Albert Dumouchel (April 15, 1916 – January 11, 1971) was a Canadian printmaker, painter and teacher. Dumouchel also was a photographer and musician. His work as an artist ranged from abstract to figurative.

==Life and work==
Albert Dumouchel was born into a family of tradesmen at Bellerive, a working-class parish in the municipality of Valleyfield, Quebec. He was educated at the Séminaire Saint Thomas D'Aquin de Valleyfield, known today as the Collège de Valleyfield. From the age of 8, he studied music. He studied engraving in Montreal, etching and lithography in Paris, sculpture in Valleyfield, and with Alfred Pellan (1944–1945). From 1936 to 1949, he taught art classes at the Séminaire de Valleyfield. In 1940, he became a textile designer at Montreal Cottons in Valleyfield.

He also taught drawing, art history, publicity and photography at the Montréal's Institute des arts graphiques (now École des arts graphiques) which had just been founded in Montreal, Quebec, Canada (known today as Collège Ahuntsic) (1942–1960). He set up an engraving workshop at the École des Beaux-Arts in Montreal, and was the head of the graphics division (1960–1969). His art teaching influenced, even inspired, many artists. The graphics department at the École des Beaux Arts in Montreal has been called the "best graphics training ground in the country".

In Montréal in 1945, he participated in the Exquisite corpse (Cadavre exquis) experiments with Léon Bellefleur, Jean Benôit, Jean Léonard, Mimi Parent and Alfred Pellan. Between 1947 and 1951, he published the series "Les Ateliers d'arts graphiques", the review of Montréal's École des arts graphiques.

He participated in the activities of the Montreal surrealists. In 1948, he signed the manifesto Prisme d'yeux, which defended diverse approaches to art-making, and later made contributions to the first publications of Roland Giguere's Éditions Erta. Between 1949 and 1954, his lithographs illustrated Giguère's Faire naître (1949), Les Nuits abat-jour (1950), and Les Armes blanches. Giguère interested Dumouchel in the Cobra movement, and his work appeared in the Revue internationale de l'art expérimental - Cobra (1954), and in Phases de l'art contemporain(1955), the review published by poet and surrealist critic Édouard Jaguer. In March 1953, during an exhibition of paintings and drawings at the University of British Columbia, some sixty compositions on slides were exhibited. He exhibited his work at the Canadian Biennial from its beginning in 1955. He was one of 30 members of The Non-Figurative Artists Association of Montreal. He also took part in important exhibitions worldwide. The Montréal Musée d'art contemporain held an exhibition of his engravings in 1974.

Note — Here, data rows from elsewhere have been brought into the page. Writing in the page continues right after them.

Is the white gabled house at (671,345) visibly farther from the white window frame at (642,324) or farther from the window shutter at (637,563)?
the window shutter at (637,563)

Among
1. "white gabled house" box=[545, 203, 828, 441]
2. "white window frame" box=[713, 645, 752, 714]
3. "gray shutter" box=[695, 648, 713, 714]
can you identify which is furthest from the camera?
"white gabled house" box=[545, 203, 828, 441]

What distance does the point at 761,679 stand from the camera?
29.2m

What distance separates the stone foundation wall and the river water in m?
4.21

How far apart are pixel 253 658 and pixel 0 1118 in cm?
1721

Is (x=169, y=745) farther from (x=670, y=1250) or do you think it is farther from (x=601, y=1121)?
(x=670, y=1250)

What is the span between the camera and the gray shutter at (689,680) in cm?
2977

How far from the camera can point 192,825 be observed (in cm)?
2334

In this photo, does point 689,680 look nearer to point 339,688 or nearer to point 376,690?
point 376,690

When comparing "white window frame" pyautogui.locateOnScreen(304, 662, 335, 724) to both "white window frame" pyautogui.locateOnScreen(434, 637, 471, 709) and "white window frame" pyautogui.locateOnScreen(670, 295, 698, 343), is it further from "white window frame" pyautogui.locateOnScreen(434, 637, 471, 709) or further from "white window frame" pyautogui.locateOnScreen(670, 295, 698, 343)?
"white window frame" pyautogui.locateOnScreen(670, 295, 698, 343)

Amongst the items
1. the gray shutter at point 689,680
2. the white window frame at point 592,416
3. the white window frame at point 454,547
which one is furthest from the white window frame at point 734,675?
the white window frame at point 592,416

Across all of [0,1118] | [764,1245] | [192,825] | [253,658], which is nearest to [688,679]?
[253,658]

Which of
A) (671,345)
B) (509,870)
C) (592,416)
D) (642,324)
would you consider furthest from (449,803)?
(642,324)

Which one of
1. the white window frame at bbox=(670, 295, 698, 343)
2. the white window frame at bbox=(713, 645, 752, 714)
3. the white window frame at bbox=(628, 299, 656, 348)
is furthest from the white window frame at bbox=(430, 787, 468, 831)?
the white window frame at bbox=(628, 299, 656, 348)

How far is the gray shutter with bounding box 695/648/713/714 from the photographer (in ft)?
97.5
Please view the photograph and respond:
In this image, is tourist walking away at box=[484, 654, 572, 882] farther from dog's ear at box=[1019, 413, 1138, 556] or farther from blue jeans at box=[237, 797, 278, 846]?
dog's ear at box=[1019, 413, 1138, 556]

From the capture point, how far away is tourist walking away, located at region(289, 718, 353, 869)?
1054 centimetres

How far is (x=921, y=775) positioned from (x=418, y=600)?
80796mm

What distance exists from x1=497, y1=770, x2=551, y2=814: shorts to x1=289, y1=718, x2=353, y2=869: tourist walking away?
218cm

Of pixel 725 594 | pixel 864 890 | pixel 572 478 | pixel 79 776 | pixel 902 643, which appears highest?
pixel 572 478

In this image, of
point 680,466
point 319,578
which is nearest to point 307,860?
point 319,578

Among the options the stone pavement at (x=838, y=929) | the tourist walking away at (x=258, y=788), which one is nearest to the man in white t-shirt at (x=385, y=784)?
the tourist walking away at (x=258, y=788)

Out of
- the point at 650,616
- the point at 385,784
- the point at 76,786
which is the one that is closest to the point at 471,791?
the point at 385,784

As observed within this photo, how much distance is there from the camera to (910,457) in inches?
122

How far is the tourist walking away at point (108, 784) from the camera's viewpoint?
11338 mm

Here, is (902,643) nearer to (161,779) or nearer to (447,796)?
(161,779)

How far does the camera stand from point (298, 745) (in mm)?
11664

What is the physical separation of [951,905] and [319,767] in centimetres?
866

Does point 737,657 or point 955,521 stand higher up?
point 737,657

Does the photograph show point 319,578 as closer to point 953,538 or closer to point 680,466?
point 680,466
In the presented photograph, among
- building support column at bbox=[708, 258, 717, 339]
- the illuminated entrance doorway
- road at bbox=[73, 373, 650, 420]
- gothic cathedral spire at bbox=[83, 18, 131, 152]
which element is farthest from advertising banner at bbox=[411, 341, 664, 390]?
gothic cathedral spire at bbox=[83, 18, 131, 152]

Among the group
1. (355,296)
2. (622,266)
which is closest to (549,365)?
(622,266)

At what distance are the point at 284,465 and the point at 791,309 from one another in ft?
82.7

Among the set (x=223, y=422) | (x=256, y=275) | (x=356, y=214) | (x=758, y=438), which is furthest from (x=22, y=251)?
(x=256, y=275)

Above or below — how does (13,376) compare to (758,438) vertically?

In 1955, Dumouchel was awarded an 18-month UNESCO scholarship to study in Europe, where he pursued his research and work on printmaking. In 1960, his work and that of Edmund Alleyn, Graham Coughtry, Jean Paul Lemieux, and Frances Loring, represented Canada at the Venice Biennale. In 1964, he was awarded membership in the Florentine Academy of Fine Arts and three years later, the academy awarded him its centenary medal for services rendered to Canada.

His work is represented in such major public collections as the National Gallery of Canada, the Art Gallery of Ontario, the Musée National des Beaux-Arts du Québec, the Montreal Museum of Fine Arts, and the Victoria and Albert Museum, London, England.

==Death==
In 1967, he left his apartment/workshop in Montreal and went to live at St-Antoine-sur-le-Richelieu where he died in 1971, during a convalescence following a surgical operation for goitre.

==Legacy==
In 2022–2023, the Montreal Museum of Fine Arts showed a retrospective of close to 35 of his prints, drawn largely from its own collections, titled Revelations: Prints by Albert Dumouchel from the Collection of the MMFA.